Wednesday, September 03, 2014

A Nation ill at ease with itself

In a couple of weeks time the British residents of Scotland, not all of them Scottish, will have the opportunity to do what Napoleon, the Kaiser and Hitler failed to do - destroy the United Kingdom. Much of the rather poor debate on Scottish independence has ignored the fact that a "Yes" vote will lead to this outcome. Without Scotland Great Britain will cease to exist. And without Great Britain (the Union of England, Wales and Scotland) the very concept of Britishness goes as well.

My parents generation were born in a country - the United Kingdom of Great Britain and Ireland - which was shortly to be abolished. Am I to have been born in one which will disappear as well? To lose one constituent part of the United Kingdom may be regarded as a misfortune; to lose both looks like carelessness. 

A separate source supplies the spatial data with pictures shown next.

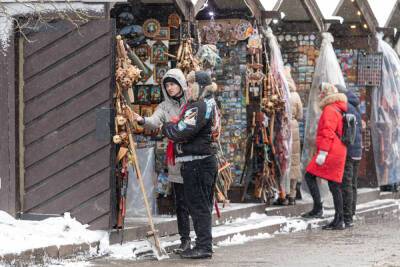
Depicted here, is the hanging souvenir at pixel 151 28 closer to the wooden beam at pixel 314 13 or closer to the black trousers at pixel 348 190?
the black trousers at pixel 348 190

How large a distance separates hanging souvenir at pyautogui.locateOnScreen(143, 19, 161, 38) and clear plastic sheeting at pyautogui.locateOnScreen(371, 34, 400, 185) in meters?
5.18

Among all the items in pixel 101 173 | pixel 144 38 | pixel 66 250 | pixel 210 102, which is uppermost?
pixel 144 38

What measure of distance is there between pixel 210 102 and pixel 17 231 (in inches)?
90.1

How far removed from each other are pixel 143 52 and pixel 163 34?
0.43 meters

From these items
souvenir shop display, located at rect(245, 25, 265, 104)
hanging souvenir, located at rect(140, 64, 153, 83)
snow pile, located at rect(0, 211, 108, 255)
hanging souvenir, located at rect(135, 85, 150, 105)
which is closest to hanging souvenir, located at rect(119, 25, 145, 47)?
hanging souvenir, located at rect(140, 64, 153, 83)

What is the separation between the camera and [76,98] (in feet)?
37.8

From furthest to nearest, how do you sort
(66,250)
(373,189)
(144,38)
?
(373,189), (144,38), (66,250)

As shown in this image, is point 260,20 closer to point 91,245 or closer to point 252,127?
point 252,127

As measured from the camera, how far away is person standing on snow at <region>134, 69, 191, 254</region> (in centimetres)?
1141

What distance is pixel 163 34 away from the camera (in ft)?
44.6

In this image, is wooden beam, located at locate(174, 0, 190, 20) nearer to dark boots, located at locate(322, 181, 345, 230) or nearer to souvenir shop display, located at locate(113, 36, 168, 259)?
souvenir shop display, located at locate(113, 36, 168, 259)

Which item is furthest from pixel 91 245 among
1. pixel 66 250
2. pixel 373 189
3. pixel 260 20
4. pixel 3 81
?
pixel 373 189

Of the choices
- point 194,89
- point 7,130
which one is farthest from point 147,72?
point 194,89

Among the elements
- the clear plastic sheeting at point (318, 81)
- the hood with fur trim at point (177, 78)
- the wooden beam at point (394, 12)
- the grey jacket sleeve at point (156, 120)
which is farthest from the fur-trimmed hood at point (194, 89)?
the wooden beam at point (394, 12)
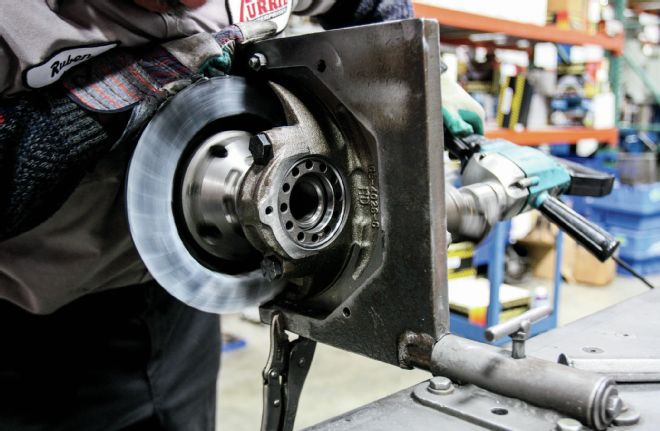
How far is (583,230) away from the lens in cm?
72

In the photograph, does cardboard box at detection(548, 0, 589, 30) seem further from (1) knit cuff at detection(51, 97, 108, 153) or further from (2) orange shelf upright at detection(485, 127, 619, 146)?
(1) knit cuff at detection(51, 97, 108, 153)

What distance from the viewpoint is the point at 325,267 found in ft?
1.86

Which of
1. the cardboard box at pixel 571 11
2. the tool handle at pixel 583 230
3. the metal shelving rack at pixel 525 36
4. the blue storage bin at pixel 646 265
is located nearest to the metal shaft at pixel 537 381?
the tool handle at pixel 583 230

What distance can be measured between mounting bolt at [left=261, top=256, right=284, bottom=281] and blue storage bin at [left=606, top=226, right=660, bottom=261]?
3.26 m

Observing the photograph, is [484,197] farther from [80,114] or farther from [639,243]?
[639,243]

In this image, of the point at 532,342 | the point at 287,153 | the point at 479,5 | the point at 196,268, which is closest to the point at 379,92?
the point at 287,153

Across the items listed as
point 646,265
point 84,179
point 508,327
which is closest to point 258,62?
point 84,179

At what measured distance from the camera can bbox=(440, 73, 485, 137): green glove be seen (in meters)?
0.81

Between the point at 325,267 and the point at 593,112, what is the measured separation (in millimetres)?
3324

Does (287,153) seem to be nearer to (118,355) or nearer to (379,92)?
(379,92)

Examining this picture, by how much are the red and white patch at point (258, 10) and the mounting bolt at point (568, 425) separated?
1.51ft

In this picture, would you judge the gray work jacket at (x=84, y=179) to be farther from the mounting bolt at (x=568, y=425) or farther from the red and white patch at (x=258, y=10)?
the mounting bolt at (x=568, y=425)

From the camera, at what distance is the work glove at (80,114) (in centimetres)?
51

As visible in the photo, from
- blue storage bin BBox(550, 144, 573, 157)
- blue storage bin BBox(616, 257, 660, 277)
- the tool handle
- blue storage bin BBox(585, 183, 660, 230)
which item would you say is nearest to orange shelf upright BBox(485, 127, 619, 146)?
blue storage bin BBox(585, 183, 660, 230)
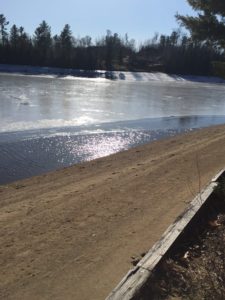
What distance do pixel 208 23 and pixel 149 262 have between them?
5.54m

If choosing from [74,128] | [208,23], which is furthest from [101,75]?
[208,23]

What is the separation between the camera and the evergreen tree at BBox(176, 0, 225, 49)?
778cm

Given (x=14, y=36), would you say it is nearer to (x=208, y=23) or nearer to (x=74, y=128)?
(x=74, y=128)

Whilst the wild men of North Britain are taking the the high road to walk away from the rest of us we, Chesterton's "people of England" haven't found our voice. At least not on the break up of our nation. In the same way, but more seriously, that we sanguinely accept that we could leave the European Union we are watching the Scots reject us and we shrug our shoulders. Some on both Right and Left seem rather to welcome a Scottish breakaway. The Right because England would have a permanent Conservative majority in Westminster. And the Left because they envy the Scots opportunity to have permanent governance from the Left, and hope they get it.

If, madly, we (whoever "we" are by then) choose to leave the EU it would be a serious setback, but not fatal. If we later came to our senses we could always apply to rejoin. But Scottish independence would be irreversible - as would the consequential break up of Britain. And if it happens then future historians might link it to other political and social trends across the country at this time. The anarchist writer Alan Moore said about modern Britain “It's cold and it's mean spirited and I don't like it here anymore.” I know what he means.

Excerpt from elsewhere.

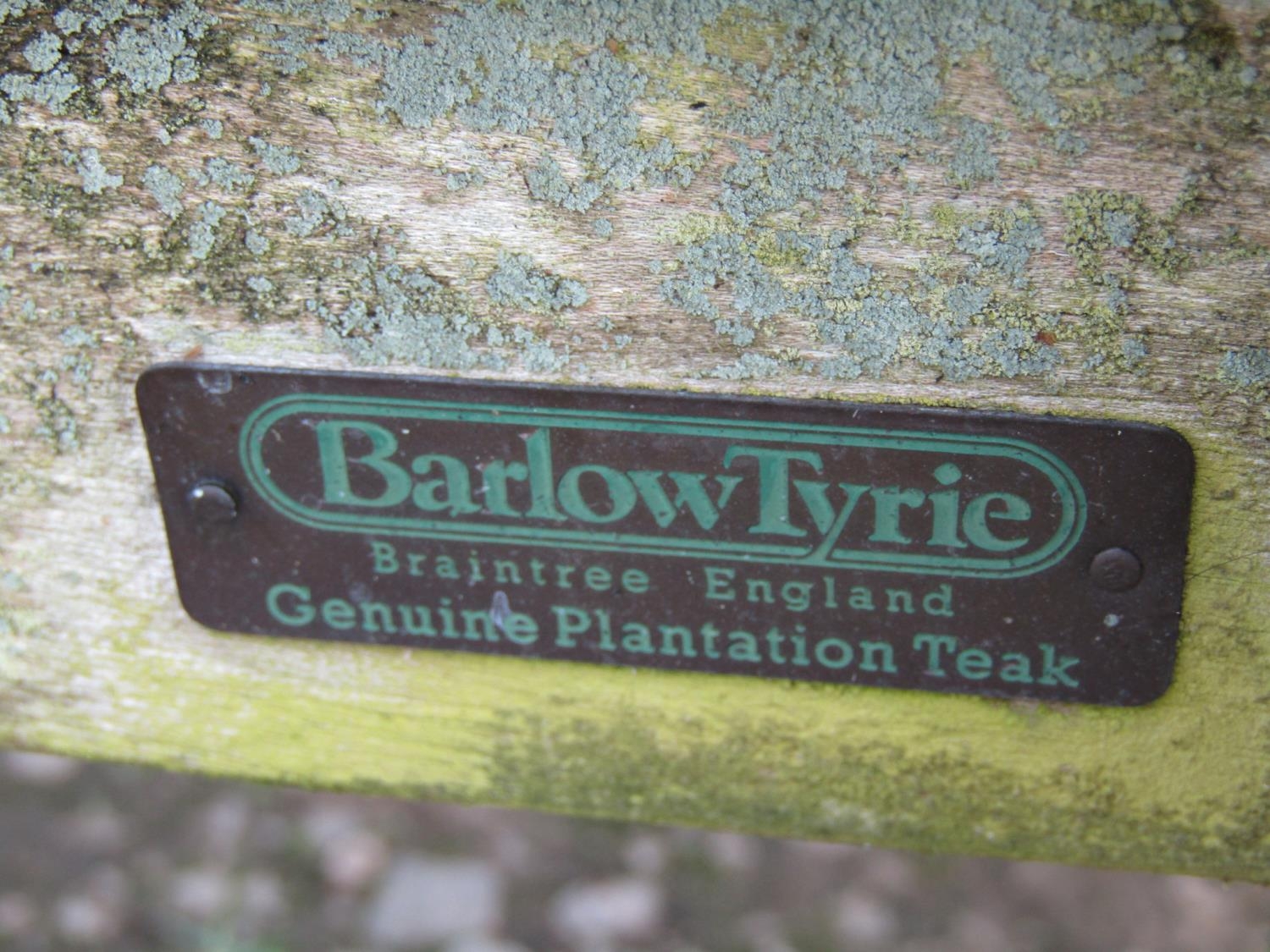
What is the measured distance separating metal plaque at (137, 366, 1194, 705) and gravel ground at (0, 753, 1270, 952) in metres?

Just two years after the triumph of "London 2012" - a very British triumph - we are ill at ease with ourselves - indeed we are uncertain who we are. The Olympic opening ceremony celebrated Britain's modernity and diversity. Now we want, or some of us do, to turn the clock back and retreat into the perceived security of a comfortable White, Anglo-Saxon Anglicanism. That is the UKIP message and it strikes a chord with many. "Multiculturalism has failed" they say, and it's the cause of all our woes. Well that message is indeed "cold and mean spirited" - and it is profoundly wrong as well. UKIP and their fellow travellers on the Tory Right and in the BNP  and the EDP use opposition to immigration as code for their hatred of the fact that we are a racially and religiously and culturally diverse society. 

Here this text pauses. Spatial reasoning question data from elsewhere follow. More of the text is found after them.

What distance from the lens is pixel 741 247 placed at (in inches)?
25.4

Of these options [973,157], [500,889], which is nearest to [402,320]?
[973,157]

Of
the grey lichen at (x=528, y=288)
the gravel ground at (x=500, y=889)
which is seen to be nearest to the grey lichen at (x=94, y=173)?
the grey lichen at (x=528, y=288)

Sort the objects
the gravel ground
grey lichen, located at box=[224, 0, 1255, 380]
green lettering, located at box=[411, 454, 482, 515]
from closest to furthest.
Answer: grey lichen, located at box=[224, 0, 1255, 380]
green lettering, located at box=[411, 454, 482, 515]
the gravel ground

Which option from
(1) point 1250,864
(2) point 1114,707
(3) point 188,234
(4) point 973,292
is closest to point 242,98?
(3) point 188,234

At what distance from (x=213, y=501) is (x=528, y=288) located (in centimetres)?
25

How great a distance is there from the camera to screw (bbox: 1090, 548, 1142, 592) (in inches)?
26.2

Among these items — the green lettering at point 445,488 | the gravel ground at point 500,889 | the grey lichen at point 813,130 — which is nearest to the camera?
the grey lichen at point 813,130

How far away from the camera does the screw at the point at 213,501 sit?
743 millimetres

To want to be surrounded exclusively by people like you are yourself is a very human trait, shared by many. It is mostly harmless. But when it leads to the creation on the one hand of "Gated communities" for the rich and on the other ethnically restrictive ghettos for the poor it is potentially dangerous. The debate about "British Values" is a coded debate about the positive value of a White, Anglo-Saxon, Christian, English-speaking culture and, conversely, the demonisation of cultures in which one or more of these things is not present. Similarly the virulent anti-European rhetoric of UKIP and the Tory Right is full of words like "Sovereignty" - as if we somehow have the choice of pulling up our drawbridges and retreating to be the little self-governing island nation we once were. (Actually you have to go back a very long way to find such an England. For centuries we have been the archetypical global adventurer as a people).

The Scottish independence debate and the EU debate are alike in that they both have at their core the question of partnership, on the one hand (the status quo) or of going it alone on the other. The racists of the Right and those who share their objections to diversity but talk more in code are the same. There is, however, one crucial difference. The Scots could choose independence and it would happen. We could choose to leave the European Union - likewise. But multicultural Britain is here to stay. Restrictions on immigration would have only a minor dent on that fact. As far as I am award even UKIP is not proposing ethnic cleansing and forced repatriation. 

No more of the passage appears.